The media dubbed him “the Thomas Jefferson of Cyberspace”. Harvard Law School
made him a fellow. FutureBanker, a magazine, named him “One of the 25 Most
Influential People in Financial Services” despite his having nothing to do
with financial services.

Yet to the more polished wing of the technorati, his declaration was plain
looney. They had spent years serving on commissions, testifying before
Congress and speaking to boards of directors about the importance of bringing
law onto the network so that the internet could become a mainstream medium.
And here was Mr Barlow, the barrel-chested space-cowboy dressed in black and
trailed by groupies, spouting his poetic, juvenile pap.

Several years later The Economist dubbed it, perhaps unfairly, “a well-meaning
stunt that captured the spirit of the time” (see article). In an interview
with this newspaper on its 20th anniversary, he stated: “I will stand by much
of the document as written.” He mused: “Over the decades, it has been
continuously fashionable to make a straw man of my declaration, to hoist it up
as the sort of woolly-headed hippie nonsense you’d expect from techno-utopians
like me...It’s hardly the best thing I ever wrote and suffers many flaws, both
cosmetic and substantive. But I’ll live with it. And die with it, I guess.”

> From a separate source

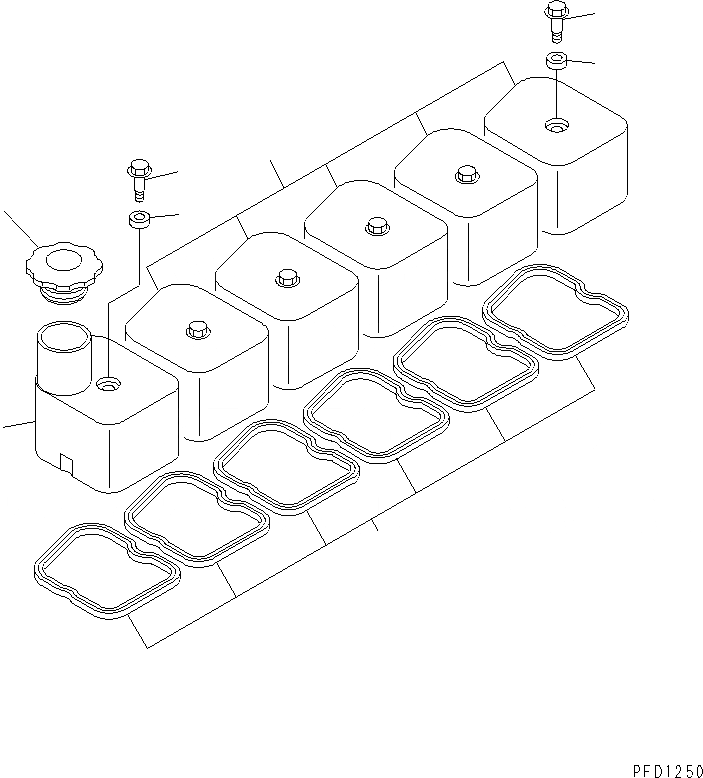 PFD1250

He mellowed in later years. A heart attack in 2015 unleashed predictable puns
on Twitter riffing on “grateful” and “dead.” After being prodded to write his
life’s story—“Mother American Night” is scheduled to be published in June, co-
written with Robert Greenfield—he joked to your correspondent that he suffered
from déjà pas vu: memories that he can recall that never actually happened, as
far as he and friends could deduce.

His critics could never see past his idealism. His fans, perhaps it can be
said, took him seriously not literally. He was a poet of frontiers and of
freedom, in whatever form they took. As he wrote in “Cassidy”: “Faring thee
well now/ Let your life proceed by its own design/ Nothing to tell now/ Let
the words be yours, I'm done with mine.”